In this issue of Thorax (see page 574) Suratwala et al report a significant association between lower nocturnal oxygen saturation and worse glycaemic excursion (measured as the AUC during an OGTT) in children with CF.7 Remarkably, this cohort consisted of well-nourished children of mean age 14 years with only minimally decreased lung function as demonstrated by spirometry and normal body mass index. This study does not sort out the ‘chicken and egg’ question of whether the stress of increased inflammation and infection resulted in both abnormal glucose excursion and abnormal oxygen saturation, or whether hyperglycaemia per se contributed to lung pathology and oxygen saturation abnormalities. The investigators offer plausible mechanistic explanations for both of these possibilities.

It is also noteworthy that sleep disturbances including obstructive sleep apnoea, a proposed risk factor for insulin resistance and diabetes in the general population, were not more prevalent in the patients with CF and did not correlate with glucose AUC. Interestingly, there were no differences in markers of inflammation between the CF and control groups. This might be explained by the fact that these patients were clinically well without acute illness at the time of testing, and that local alveolar and distal airway inflammation severe enough to result in pulmonary compromise (evident as ventilation-perfusion mismatch) is more difficult to detect systemically.8 Despite these uncertainties, this study adds to the growing evidence supporting a relationship between respiratory and β cell function within the CF population.

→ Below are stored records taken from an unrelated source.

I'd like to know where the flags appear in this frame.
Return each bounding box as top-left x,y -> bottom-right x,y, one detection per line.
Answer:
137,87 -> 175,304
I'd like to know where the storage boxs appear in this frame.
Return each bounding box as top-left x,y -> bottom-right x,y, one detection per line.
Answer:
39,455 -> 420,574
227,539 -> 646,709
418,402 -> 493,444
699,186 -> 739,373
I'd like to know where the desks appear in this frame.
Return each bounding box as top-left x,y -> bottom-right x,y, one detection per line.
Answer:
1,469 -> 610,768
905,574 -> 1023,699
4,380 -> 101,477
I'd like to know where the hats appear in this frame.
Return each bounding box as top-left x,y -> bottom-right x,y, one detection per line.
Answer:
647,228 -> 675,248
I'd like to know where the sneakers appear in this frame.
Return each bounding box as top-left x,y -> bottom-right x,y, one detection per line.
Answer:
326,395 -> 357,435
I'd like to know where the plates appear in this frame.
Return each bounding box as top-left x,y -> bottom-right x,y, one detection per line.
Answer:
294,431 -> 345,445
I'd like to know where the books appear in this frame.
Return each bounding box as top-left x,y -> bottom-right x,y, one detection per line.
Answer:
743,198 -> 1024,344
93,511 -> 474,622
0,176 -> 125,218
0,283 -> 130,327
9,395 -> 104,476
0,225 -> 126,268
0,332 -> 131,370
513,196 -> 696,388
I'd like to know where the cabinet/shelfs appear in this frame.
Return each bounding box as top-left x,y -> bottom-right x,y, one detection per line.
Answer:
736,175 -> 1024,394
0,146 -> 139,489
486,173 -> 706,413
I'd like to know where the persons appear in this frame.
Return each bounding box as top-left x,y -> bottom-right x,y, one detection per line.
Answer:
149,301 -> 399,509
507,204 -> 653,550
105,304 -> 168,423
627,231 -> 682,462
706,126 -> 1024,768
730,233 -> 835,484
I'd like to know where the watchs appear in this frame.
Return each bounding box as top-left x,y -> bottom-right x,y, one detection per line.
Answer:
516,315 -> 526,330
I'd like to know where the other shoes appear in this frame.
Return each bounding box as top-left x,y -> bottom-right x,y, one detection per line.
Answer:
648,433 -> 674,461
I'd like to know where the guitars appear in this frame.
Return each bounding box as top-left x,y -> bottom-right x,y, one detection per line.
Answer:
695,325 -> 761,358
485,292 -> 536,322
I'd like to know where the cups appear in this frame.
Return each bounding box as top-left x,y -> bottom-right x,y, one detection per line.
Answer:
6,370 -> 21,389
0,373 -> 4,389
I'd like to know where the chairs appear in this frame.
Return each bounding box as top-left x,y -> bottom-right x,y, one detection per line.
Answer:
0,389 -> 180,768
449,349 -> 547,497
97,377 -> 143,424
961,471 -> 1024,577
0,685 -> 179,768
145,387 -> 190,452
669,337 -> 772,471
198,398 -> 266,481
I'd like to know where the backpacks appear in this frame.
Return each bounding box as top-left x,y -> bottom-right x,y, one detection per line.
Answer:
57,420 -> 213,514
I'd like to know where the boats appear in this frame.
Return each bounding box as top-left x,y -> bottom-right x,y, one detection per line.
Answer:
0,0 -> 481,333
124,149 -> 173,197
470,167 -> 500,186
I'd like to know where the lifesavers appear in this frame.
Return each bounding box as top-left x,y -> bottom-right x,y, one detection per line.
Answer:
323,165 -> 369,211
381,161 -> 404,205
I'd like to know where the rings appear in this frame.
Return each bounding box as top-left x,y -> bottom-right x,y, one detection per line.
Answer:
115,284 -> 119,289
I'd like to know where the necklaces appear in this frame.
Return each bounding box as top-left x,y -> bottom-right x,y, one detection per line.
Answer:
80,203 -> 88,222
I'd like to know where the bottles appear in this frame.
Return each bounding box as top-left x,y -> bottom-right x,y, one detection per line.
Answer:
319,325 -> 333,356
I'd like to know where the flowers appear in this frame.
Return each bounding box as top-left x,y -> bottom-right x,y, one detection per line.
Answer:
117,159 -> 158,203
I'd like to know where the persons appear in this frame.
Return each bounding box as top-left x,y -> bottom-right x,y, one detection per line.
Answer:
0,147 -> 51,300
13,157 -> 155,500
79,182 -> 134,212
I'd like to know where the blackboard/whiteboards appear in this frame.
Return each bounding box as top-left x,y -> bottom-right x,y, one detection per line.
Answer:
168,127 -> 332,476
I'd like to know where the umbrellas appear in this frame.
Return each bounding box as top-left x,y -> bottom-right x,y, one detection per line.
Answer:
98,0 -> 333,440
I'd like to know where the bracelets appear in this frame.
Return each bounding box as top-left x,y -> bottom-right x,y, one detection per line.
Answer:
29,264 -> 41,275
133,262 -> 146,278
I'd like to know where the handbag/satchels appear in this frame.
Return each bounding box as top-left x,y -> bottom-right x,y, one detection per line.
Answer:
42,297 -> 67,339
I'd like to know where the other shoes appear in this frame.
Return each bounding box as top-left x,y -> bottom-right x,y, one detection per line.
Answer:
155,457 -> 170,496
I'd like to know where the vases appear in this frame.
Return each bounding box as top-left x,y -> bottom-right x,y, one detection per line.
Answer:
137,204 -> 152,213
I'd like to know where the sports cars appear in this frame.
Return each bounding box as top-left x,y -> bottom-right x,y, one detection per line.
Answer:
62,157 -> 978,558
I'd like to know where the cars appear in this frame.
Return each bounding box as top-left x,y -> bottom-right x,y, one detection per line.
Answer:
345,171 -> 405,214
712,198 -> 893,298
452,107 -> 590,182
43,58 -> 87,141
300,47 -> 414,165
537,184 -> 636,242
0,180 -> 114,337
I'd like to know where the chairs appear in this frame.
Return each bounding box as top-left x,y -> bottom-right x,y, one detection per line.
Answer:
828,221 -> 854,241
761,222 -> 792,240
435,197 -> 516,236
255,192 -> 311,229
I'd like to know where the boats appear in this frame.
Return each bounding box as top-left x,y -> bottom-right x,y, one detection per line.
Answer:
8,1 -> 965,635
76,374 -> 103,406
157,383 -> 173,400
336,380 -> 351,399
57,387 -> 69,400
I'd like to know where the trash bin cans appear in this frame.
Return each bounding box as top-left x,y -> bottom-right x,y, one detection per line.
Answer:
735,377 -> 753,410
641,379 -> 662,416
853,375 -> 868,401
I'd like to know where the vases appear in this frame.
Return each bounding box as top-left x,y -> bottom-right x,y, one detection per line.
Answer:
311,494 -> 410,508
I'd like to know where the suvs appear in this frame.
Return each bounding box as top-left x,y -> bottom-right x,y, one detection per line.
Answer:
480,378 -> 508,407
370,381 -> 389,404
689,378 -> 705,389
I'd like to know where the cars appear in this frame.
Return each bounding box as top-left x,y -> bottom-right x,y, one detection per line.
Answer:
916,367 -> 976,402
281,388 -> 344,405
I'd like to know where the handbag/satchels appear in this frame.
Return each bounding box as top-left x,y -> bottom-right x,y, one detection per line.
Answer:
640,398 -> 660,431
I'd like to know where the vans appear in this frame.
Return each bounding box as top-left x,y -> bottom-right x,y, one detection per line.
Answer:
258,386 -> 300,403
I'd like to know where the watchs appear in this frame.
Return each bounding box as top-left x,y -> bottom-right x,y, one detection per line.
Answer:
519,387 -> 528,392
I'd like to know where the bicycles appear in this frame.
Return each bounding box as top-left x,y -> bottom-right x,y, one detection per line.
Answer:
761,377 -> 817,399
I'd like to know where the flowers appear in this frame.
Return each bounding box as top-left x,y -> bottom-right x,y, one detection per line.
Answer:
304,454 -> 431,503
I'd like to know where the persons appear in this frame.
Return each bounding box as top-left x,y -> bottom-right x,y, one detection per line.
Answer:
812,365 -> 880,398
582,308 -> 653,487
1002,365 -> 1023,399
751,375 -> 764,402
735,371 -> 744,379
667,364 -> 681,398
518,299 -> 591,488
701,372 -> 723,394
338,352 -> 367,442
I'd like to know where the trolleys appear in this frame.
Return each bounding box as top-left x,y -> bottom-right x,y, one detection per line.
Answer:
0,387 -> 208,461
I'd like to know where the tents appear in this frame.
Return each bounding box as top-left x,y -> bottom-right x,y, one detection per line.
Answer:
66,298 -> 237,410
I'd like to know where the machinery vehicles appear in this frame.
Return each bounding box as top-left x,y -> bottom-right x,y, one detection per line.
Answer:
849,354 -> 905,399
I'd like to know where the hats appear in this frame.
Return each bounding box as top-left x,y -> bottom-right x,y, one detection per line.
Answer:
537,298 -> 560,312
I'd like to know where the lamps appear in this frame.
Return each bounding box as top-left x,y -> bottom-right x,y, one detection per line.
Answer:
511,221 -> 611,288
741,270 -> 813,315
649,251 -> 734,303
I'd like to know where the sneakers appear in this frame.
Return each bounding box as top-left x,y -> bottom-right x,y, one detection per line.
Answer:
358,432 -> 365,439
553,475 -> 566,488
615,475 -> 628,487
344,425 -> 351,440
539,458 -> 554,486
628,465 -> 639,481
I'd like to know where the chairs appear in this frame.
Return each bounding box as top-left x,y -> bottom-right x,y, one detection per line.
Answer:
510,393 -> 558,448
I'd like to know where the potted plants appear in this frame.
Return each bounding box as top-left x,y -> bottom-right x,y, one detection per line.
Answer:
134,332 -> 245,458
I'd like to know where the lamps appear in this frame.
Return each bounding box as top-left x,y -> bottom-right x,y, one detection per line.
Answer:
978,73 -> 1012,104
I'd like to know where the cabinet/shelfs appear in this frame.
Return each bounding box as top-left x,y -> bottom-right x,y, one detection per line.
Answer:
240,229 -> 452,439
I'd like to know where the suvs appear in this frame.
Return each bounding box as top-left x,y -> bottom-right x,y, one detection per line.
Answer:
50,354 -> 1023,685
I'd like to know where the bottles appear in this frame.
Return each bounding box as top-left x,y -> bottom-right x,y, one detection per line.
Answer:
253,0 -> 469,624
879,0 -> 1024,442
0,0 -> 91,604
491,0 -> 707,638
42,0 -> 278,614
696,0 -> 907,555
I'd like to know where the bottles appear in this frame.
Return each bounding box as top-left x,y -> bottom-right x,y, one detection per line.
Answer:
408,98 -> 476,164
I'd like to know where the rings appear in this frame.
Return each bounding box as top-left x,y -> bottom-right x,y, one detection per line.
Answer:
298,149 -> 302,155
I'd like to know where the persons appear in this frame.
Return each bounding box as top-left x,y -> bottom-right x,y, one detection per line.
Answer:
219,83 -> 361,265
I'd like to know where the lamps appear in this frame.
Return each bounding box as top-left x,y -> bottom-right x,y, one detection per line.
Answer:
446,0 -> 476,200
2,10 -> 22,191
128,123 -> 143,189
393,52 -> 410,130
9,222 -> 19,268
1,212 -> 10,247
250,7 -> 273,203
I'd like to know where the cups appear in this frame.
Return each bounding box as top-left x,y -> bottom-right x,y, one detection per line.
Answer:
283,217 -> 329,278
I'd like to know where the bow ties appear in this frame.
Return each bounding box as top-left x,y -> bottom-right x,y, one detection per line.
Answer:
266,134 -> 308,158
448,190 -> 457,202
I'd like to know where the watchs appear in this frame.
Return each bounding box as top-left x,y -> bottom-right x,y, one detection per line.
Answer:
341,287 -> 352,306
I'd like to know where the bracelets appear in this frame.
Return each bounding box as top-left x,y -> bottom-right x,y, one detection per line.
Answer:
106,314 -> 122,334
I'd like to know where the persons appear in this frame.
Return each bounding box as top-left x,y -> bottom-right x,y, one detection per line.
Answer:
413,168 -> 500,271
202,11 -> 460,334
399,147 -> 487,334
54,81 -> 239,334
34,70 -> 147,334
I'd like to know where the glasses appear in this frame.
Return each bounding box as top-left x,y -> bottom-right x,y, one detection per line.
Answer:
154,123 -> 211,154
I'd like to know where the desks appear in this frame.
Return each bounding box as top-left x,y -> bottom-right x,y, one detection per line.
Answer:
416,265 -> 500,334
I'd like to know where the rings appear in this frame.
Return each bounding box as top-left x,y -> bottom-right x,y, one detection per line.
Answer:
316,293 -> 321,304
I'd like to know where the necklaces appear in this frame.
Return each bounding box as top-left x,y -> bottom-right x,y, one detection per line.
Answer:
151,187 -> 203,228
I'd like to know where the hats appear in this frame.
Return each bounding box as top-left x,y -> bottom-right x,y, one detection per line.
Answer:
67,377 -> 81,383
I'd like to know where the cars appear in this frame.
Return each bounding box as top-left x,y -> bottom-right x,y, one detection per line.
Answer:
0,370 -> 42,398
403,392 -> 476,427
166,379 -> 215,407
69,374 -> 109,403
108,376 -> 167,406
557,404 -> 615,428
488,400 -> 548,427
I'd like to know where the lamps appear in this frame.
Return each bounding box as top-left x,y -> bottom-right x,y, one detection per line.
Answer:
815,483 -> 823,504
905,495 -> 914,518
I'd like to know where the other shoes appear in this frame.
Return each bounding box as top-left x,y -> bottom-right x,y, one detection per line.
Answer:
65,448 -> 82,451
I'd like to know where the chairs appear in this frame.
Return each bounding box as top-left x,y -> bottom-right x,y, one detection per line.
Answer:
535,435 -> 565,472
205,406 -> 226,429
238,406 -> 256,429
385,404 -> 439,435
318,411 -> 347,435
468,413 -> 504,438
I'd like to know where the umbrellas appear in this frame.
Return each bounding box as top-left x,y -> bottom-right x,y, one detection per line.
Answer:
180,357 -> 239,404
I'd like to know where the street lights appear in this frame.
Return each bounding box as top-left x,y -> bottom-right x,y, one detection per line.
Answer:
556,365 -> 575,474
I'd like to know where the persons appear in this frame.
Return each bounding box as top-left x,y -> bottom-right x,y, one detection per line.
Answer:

Patients with CF have pancreatic exocrine deficiency and low levels of fat-soluble vitamins. In clinical practice it would not be considered ethical to wait until clinical manifestations or complications of these deficiencies were evident before instituting treatment. Digestive enzyme therapy and vitamin replacement begin immediately at the time of diagnosis. It is more complicated, uncomfortable and expensive to administer insulin, and the hypoglycaemic effects of insulin overdose are immediately apparent and potentially (albeit rarely) fatal. These factors have resulted in a reluctance to prescribe insulin unless it is ‘absolutely necessary’. An accumulating body of evidence suggests, however, that the harmful effects of subclinical insulin deficiency and modest hyperglycaemia may occur very early and have profound consequences in patients with CF, and that current clinical practice may not be sufficiently aggressive. The clinical guidelines committee recently convened by the Cystic Fibrosis Foundation, the American Diabetes Association and the Pediatric Endocrine Society recognised the question of whether to institute diabetes treatment in patients with CF with pre-diabetes as the highest priority research question in this field.9

Many of us believe that, by waiting for traditionally-defined diabetes to develop before instituting insulin therapy, we are providing too little, too late to our patients with CF. However, there are still not sufficient data to allow us to rationally determine when the most appropriate time might be. While the study by Suratwala et al does not attempt to answer the question of when glucose tolerance abnormalities reach a ‘toxic threshold’ in CF necessitating intervention, by demonstrating an association between mild abnormalities in glycaemic excursion and decreased night-time oxygen saturation in young people with CF who were otherwise healthy, these investigators highlight the need for exploration of the very earliest changes associated with insulin deficiency and hyperglycaemia in CF.